DAA therapies and SVR yield overall survival (OS) benefits in this cohort regardless of Barcelona Clinic Liver Cancer (BCLC) stage.
“[M]ore than two-thirds of patients with HCV-related HCC initiated DAA therapies leading to a higher rate of SVR,” said lead study author Dr Maria Guerra Veloz, King's College Hospital, Institute of Liver Studies, London, UK. “DAA therapies along with SVR are associated with improvement in OD independent of BCLC stage and so treatment should be started in eligible patients.”

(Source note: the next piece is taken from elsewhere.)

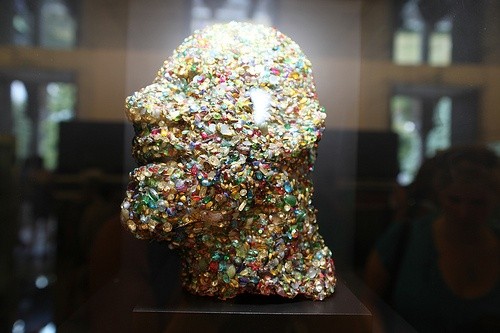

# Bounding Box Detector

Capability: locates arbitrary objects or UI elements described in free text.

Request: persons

Veloz and her team identified patients with HCV-related HCC using the National Hepatitis C registry in Greater London between 2015 and 2025. They cross-referenced patient data with their local multidisciplinary HCC team records and compared those who initiated DAA therapy with noninitiators.
Three hundred forty-three patients had complete records and were included in the analysis. Most of them were male (79 percent) with compensated cirrhosis (62.7 percent) and genotype 3 (45.5 percent). Of the patients, 270 (78.7 percent) initiated DAA therapies, with 239 (88.5 percent) having an outcome reported. Some 212 of the 239 patients (88.7 percent) achieved SVR. [EASL 2026, abstract OS-102]
Among patients who started DAA therapies, 64.4 percent had cancer stage distribution of BCLC 0/A, 16.7 percent B, 10 percent C, and 4.4 percent D. Among noninitiators, the corresponding distribution was 45.7 percent, 5.7 percent, 18.6 percent, and 30 percent (p<0.005). The majority in this cohort (80 percent) had untreated HCC at the time of DAA therapy initiation.
Survival benefit
Patients with HCV-related HCC treated with DAA therapy had a longer median OS (68 months, 95 percent confidence interval [CI], 48‒87) than noninitiators (15 months, 95 percent CI, 7‒23; log rank p<0.001). OS was also longer in those with BCLC stage 0/A who achieved SVR (128 months, 95 percent CI, 112‒144) than those with BCLC stage 0/A who did not receive DAAs (25 months, 95 percent CI, 12‒37).
Furthermore, the median OS among patients with BCLC stage B/C who achieved SVR was 35 months (95 percent CI, 26‒44), while that of those who did not initiate DAAs was 9 months (95 percent CI, 0‒19).
Multivariate analysis adjusted by sex, age, BCLC stage, and liver function revealed the following factors associated with increased mortality risk: noninitiation of DAA therapy (hazard ratio [HR], 7.0; p<0.001), non-SVR (HR, 2.3; p<0.001), BCLC stage C/D (HR, 1.43; p<0.001), and noncurative cancer treatment (HR, 1.95).
“Patients with HCV-related HCC have largely been excluded from European HCV National treatment registries and so the survival benefits in this cohort are unclear,” said Veloz and colleagues. “Since 2015, NHS England has approved DAA therapies for all viraemic patients, including those with HCC.”